Par ailleurs, je serais curieux de connaître les résultats obtenus par Mgr Cattenoz en Avignon, avec sa charte de l’enseignement catholique, qui est une anticipation un peu plus « musclée » de la nouvelle orientation de l’enseignement catholique. A-t-il réussi à infléchir les choses ?
Quoi qu’il en soit, merci Mr de Labarre et courage !
Afin d’offrir une réponse concrète, venez soutenir la création d’une école catholique dans le Nord.
En effet, je souhaite vous faire part de la création en septembre dernier d’une nouvelle école primaire hors-contrat catholique (maternelle à CM2), l’Ecole du Blanc-Mesnil, située à Wasquehal, dans la banlieue lilloise.
Vous êtes tous chaleureusement invités le 15 novembre à 15h30 en l’église Saint-Nicolas de Wasquehal (à coté de la mairie) à un Concert unique gratuit autour de Bach, Mozart, Poulenc mais aussi Offenbach ou Gershwin…
Ce concert a pour but de faire connaître cette école et de lever des fonds, afin notamment de financer les nécessaires investissements et des bourses pour les familles les plus dans le besoin.
Le concert nous est offert par des artistes lyriques et pianistes de très grand talent.
L’entrée est libre : un chapeau circulera toutefois si vous souhaitez soutenir cette nouvelle Ecole, qui vous sera présentée par sa directrice en présence des élèves (ils chantent tous en première partie).
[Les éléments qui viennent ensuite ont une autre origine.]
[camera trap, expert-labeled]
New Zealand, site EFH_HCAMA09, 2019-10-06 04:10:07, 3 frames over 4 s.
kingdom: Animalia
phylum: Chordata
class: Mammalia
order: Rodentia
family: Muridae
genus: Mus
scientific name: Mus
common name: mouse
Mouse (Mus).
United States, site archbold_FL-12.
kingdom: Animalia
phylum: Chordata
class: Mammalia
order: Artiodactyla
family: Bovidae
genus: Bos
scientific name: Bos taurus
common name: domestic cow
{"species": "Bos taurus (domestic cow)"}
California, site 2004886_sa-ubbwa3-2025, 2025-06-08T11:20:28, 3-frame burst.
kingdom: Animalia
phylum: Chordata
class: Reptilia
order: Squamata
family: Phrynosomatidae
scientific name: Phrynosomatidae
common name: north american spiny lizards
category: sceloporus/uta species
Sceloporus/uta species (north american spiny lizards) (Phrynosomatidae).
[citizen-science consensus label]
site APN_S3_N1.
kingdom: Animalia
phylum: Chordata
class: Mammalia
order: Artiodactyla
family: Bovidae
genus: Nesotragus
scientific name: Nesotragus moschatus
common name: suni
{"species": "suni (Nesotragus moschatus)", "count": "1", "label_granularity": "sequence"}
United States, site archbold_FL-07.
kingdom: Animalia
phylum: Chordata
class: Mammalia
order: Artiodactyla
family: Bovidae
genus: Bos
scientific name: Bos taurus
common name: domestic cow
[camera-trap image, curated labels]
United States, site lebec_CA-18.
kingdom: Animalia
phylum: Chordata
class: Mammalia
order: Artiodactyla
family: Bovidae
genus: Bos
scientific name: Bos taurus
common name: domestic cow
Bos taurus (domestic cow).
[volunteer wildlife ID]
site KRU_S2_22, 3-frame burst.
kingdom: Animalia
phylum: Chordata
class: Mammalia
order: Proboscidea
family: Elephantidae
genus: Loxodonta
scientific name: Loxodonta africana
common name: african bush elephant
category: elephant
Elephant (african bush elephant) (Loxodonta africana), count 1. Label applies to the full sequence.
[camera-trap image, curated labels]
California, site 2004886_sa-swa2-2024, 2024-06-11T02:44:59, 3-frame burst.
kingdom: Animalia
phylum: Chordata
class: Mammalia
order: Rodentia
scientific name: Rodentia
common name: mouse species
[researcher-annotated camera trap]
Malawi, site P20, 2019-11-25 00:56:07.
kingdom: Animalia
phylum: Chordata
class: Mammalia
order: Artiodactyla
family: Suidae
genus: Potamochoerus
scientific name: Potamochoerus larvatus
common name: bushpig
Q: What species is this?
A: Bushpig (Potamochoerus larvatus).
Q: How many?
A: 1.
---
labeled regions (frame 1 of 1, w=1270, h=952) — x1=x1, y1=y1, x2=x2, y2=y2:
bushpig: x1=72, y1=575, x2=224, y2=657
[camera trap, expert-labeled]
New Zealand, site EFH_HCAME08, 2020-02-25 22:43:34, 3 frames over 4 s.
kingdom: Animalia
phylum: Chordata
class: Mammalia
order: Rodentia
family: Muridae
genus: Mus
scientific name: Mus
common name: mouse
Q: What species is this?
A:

Si vous avez besoin d’informations complémentaires n’hésitez pas à nous contacter: huguesdepommereau@yahoo.fr
Question? Comment peut-on demander, aujourd’hui comme hier à l’enseignement privé( catholique )d’avoir comme but de faire connaitre Jesus , donc d’évangéliser alors que les instituteurs sont sous contrat simple avec l état, donc payés par l’état et que les professeurs sont sous contrat d’association avec l’état, donc payés par l’état.?. Il ne s’agit pas de remettre en cause la grande qualité d’enseignement des professeurs de l’enseignement privé mais les instances catholiques ont les mains liés par le financement. J’ai été président d’une association de gestion pendant plus de 10 ans d’un établissement scolaire catholique important. Et cette situation est irréversible. Amicalement.